Once the intent, domain and slots are identified and tagged, one or more hypotheses are generated by the natural language understanding component 150 and sent to the hypothesis processor 160. In one implementation, at least one hypothesis must be created, but multiple hypotheses may be produced. Each hypothesis that is generated corresponds to possible interpretations of the input 120. That is, each hypothesis may correspond to a determined intent of the user.

Once the hypotheses are received by the hypothesis processor 160, it interacts with the dynamic knowledge graph 190 to determine which actions and/or entities in the dynamic knowledge graph 190 may be used to fulfil or otherwise execute the action request contained in the input 120. Continuing with the example above, if the input 120 is “Order me a pizza” the hypothesis processor queries the dynamic knowledge graph 190 to determine which actions and entities in the dynamic knowledge graph 190 can be used to execute the action request of ordering a pizza.

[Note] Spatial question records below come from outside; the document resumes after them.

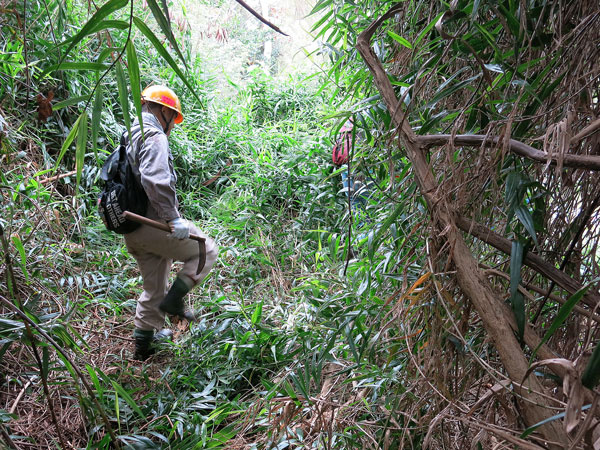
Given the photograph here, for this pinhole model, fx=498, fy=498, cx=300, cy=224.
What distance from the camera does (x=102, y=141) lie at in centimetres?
439

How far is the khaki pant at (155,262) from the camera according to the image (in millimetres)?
2854

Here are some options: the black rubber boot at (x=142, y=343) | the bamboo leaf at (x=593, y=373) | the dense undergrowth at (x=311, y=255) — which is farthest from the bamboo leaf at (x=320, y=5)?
the black rubber boot at (x=142, y=343)

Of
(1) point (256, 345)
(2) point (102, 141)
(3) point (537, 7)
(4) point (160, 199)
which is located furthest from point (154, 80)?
(3) point (537, 7)

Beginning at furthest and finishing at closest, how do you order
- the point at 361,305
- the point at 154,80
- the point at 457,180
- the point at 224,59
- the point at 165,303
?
the point at 224,59
the point at 154,80
the point at 165,303
the point at 361,305
the point at 457,180

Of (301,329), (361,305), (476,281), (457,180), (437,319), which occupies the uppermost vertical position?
(457,180)

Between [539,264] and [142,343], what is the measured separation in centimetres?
242

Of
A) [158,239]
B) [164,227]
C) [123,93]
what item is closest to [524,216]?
[123,93]

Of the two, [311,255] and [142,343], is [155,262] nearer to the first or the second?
[142,343]

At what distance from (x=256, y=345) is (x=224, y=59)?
6.47 meters

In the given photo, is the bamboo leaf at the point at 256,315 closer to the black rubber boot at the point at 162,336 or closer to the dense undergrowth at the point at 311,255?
the dense undergrowth at the point at 311,255

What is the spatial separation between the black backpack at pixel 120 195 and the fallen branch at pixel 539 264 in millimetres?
2085

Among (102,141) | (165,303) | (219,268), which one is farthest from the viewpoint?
(102,141)

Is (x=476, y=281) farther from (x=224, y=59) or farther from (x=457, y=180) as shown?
(x=224, y=59)

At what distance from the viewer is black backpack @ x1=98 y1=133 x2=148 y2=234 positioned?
8.82 feet
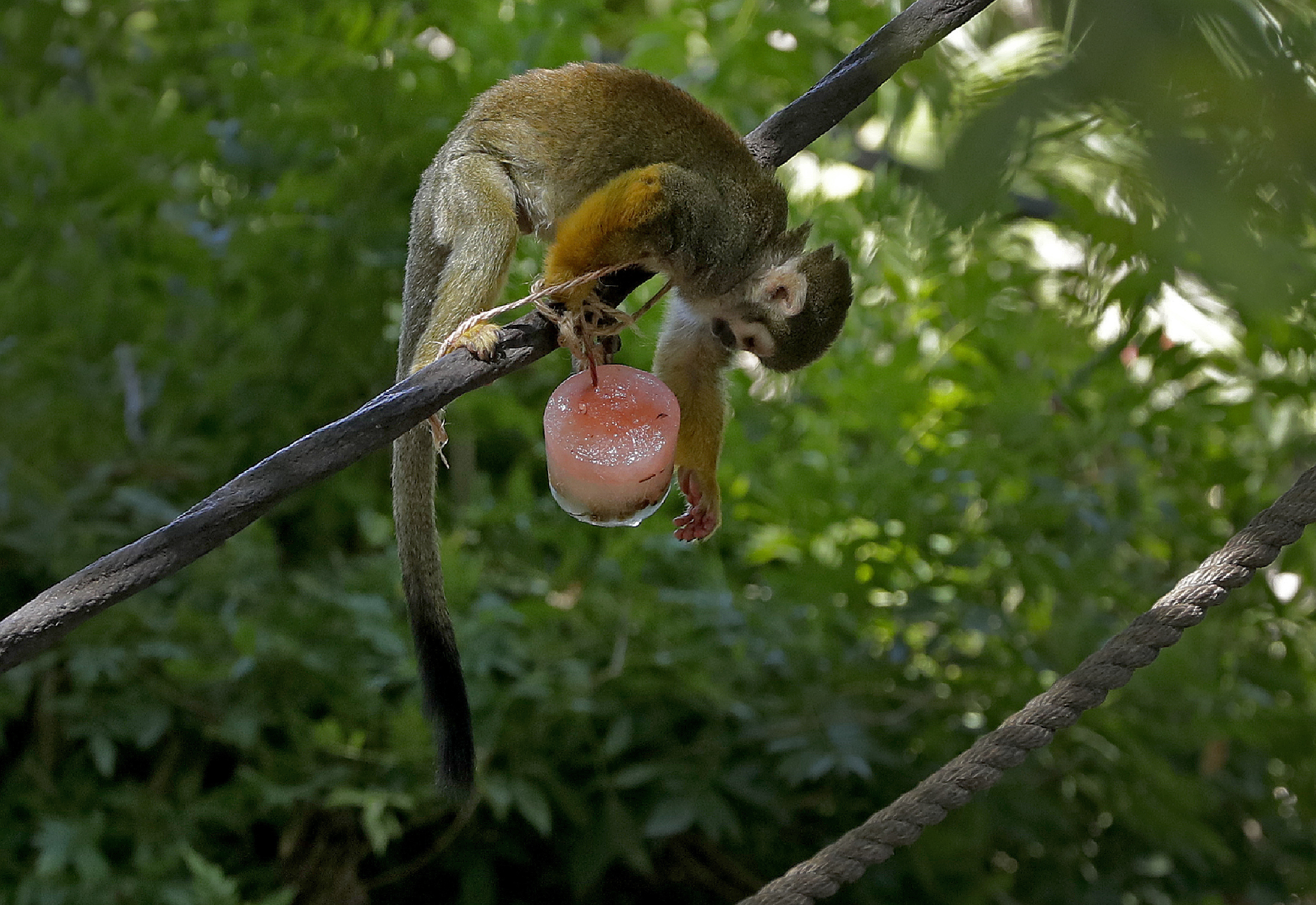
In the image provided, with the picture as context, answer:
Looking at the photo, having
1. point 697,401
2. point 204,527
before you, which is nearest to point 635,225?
point 697,401

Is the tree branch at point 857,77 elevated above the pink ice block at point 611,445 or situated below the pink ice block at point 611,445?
above

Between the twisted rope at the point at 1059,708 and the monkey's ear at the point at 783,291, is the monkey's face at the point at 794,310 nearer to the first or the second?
the monkey's ear at the point at 783,291

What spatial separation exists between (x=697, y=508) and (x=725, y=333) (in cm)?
27

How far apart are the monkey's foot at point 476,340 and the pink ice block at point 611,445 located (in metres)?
0.10

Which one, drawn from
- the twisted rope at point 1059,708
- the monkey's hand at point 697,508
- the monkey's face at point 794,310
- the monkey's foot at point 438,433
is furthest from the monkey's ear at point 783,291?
the twisted rope at point 1059,708

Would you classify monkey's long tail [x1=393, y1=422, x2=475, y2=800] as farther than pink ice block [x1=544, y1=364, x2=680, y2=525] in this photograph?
Yes

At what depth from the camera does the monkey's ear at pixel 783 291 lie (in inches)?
65.4

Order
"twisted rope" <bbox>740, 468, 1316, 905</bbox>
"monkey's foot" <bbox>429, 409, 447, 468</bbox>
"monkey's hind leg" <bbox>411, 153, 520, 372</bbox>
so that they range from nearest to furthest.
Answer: "twisted rope" <bbox>740, 468, 1316, 905</bbox>, "monkey's foot" <bbox>429, 409, 447, 468</bbox>, "monkey's hind leg" <bbox>411, 153, 520, 372</bbox>

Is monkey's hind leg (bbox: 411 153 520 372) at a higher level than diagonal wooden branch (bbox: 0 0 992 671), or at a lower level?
lower

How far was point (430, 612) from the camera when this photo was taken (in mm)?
1596

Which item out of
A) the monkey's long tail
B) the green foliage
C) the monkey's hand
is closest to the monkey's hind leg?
the monkey's long tail

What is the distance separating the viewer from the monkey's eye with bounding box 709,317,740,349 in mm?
1764

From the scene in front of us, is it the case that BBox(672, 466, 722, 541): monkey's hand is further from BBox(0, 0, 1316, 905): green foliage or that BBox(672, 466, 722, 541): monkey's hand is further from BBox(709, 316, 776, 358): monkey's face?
BBox(0, 0, 1316, 905): green foliage

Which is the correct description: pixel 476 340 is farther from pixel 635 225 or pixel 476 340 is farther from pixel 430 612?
pixel 430 612
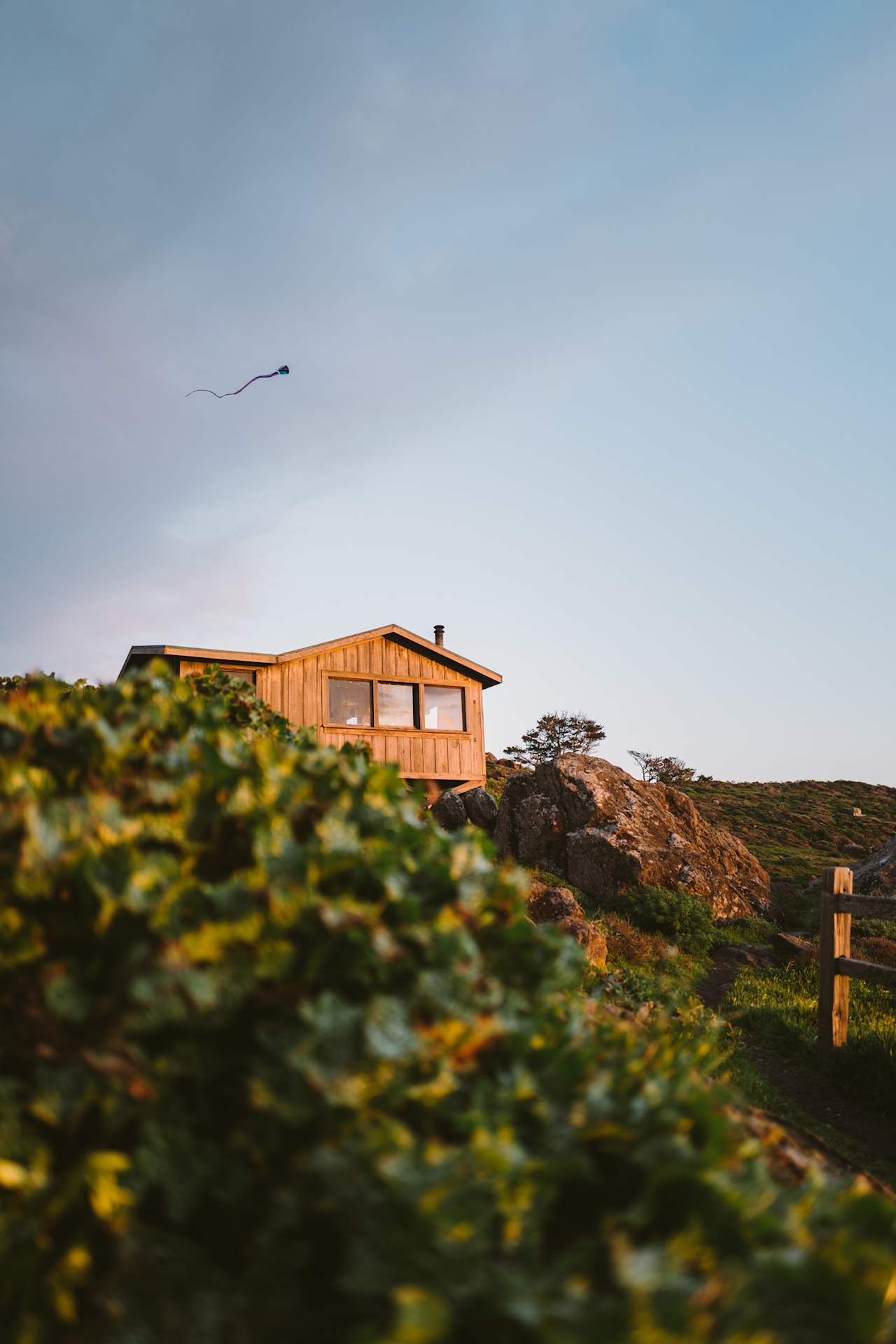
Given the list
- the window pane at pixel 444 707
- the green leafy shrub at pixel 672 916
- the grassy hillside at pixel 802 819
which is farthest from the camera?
the grassy hillside at pixel 802 819

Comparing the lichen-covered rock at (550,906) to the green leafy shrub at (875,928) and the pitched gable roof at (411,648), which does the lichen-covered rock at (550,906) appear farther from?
the pitched gable roof at (411,648)

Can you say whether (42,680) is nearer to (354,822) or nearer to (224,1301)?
(354,822)

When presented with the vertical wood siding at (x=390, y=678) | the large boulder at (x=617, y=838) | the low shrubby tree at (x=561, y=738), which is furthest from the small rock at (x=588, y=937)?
the low shrubby tree at (x=561, y=738)

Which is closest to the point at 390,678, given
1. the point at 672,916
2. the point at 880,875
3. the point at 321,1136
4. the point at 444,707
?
the point at 444,707

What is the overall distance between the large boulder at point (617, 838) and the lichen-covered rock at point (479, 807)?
12.4ft

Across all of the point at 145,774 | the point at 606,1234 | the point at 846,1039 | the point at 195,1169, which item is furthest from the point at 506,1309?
the point at 846,1039

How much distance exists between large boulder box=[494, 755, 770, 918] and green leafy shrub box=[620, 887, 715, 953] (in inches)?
18.9

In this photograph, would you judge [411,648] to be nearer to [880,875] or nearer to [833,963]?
[880,875]

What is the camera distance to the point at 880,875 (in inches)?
597

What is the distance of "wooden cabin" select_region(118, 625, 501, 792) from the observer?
19578 millimetres

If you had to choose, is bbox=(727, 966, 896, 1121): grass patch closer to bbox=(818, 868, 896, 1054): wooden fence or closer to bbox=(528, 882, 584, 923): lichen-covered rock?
bbox=(818, 868, 896, 1054): wooden fence

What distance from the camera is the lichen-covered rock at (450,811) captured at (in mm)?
20516

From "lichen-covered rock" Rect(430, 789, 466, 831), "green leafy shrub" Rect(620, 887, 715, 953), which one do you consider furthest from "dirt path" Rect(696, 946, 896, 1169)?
"lichen-covered rock" Rect(430, 789, 466, 831)

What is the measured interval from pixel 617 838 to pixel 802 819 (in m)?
26.2
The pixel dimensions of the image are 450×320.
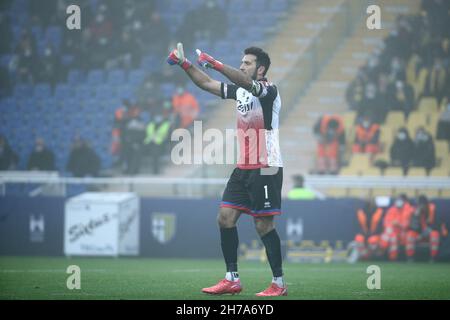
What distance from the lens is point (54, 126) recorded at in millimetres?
28391

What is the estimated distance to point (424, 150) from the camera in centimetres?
2288

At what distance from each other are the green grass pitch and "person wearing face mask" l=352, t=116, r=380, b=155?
187 inches

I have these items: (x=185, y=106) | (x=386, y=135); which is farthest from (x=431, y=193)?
(x=185, y=106)

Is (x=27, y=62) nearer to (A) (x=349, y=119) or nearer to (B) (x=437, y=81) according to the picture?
(A) (x=349, y=119)

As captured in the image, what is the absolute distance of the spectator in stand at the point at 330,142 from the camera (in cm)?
2405

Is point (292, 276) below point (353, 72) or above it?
below

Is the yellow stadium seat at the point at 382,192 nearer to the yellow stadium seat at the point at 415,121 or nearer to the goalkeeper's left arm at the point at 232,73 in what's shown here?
the yellow stadium seat at the point at 415,121

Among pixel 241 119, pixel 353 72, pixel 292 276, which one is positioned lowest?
pixel 292 276

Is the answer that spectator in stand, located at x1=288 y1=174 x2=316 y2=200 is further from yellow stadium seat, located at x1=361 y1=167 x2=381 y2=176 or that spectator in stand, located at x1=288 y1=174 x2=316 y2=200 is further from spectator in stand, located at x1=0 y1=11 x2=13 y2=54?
spectator in stand, located at x1=0 y1=11 x2=13 y2=54

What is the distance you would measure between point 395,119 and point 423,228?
4.96m

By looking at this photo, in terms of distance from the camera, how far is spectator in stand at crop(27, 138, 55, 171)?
25.4m
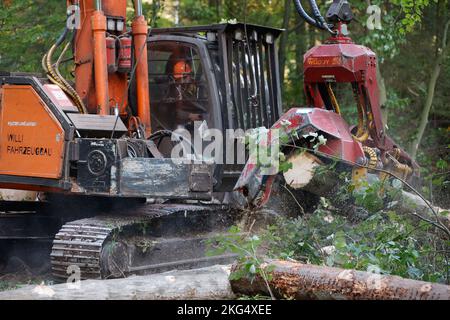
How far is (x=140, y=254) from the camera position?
7895mm

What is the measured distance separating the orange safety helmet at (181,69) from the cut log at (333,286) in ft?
12.6

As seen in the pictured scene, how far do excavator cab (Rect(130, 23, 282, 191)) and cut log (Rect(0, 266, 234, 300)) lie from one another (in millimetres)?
2804

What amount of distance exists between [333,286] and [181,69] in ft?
14.4

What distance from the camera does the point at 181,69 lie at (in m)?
9.14

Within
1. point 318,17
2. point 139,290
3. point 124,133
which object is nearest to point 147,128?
point 124,133

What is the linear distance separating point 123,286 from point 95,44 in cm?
305

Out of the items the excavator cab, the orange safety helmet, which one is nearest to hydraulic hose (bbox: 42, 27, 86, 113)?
the excavator cab

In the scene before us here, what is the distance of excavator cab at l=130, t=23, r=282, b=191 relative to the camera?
883 centimetres

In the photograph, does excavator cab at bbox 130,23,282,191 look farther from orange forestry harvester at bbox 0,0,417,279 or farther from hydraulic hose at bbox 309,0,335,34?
hydraulic hose at bbox 309,0,335,34

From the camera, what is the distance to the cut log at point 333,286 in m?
5.02

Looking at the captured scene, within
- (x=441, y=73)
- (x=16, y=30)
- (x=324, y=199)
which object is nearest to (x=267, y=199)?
(x=324, y=199)

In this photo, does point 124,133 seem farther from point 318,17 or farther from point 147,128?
point 318,17

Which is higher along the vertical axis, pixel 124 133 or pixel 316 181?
pixel 124 133
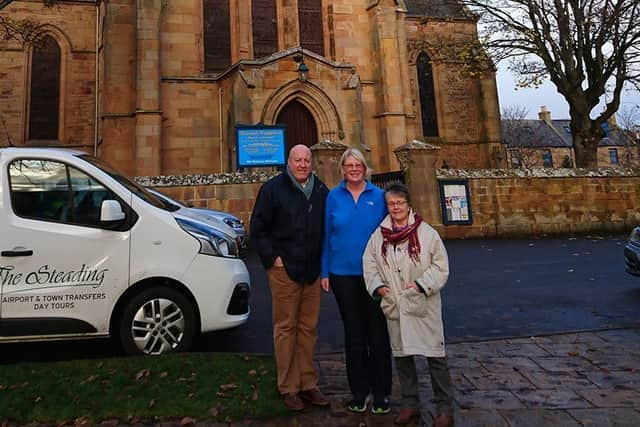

In some embodiments, the hypothesis processor 160 may be configured to take into account the data entities and/or actions that are already present in the dynamic knowledge graph 190 with their associated metadata. For example, multiple action entities may be tagged with various levels of confidence.

The dynamic knowledge graph 190 is configured to track information from the user over time. This information may include long-term preferences of the user, information about the user, which actions can be performed on behalf of the user and so on. As information is added to the dynamic knowledge graph 190, the dynamic knowledge graph may discover or add additional actions that may be performed on behalf of the user. In some instances, the additional actions may be discovered using third party and/or first party application programming interfaces the dynamic knowledge graph 190 has access to.

In some instances the input 120 may include a single action request. In other implementations, the input 120 may include multiple action requests. In each case, each action request may be associated with multiple sub-actions and entities. Each sub-action may need to be executed in order for the action request to be executed.

Continuing with the pizza example above in which the determined action is an order pizza action, the dynamic knowledge graph 190 would need to know, and be able to execute various other sub-actions on entities that would assist in ordering the pizza. These sub-actions that may be executed on data entities may include data such as, whether the user wants to dine-in, order carryout or have the pizza delivered. Other information may include which toppings the user wants, the size of the pizza, which pizza parlor the user wants to order from and so on.

In some instances, all of this information may be stored in the dynamic knowledge graph 190. For example, if the user has ordered pizza within the past couple of weeks, and the input 120 of “Order me a pizza” is received, the hypothesis processor 160 interacts with the dynamic knowledge graph 190 to determine that the user typically orders a large pepperoni pizza from Bob's Pizza for carryout. Accordingly, the dynamic knowledge graph 190 can execute all of the sub-actions on data entities corresponding to size, toppings, pizza parlor and dining preference. As such, it may be determined that the action request can be fully executed with the knowledge contained in the dynamic knowledge graph 190.

In some instances, each sub-action and data entity in the dynamic knowledge graph may be associated with a confidence score. The confidence score may indicate how certain the personal digital agent system 140 is that the correct sub-actions and data entities are being selected. For example, if the user ordered a pepperoni pizza from Bob's pizza in the last week, the confidence score of the sub-actions and entities associated with size, toppings, pizza parlor etc., may be relatively high. Accordingly, the output that is provided in response to the input 120 may be “I will place a carryout order for a large pepperoni pizza for you at Bob's Pizza.” The user may then confirm the output or change the order.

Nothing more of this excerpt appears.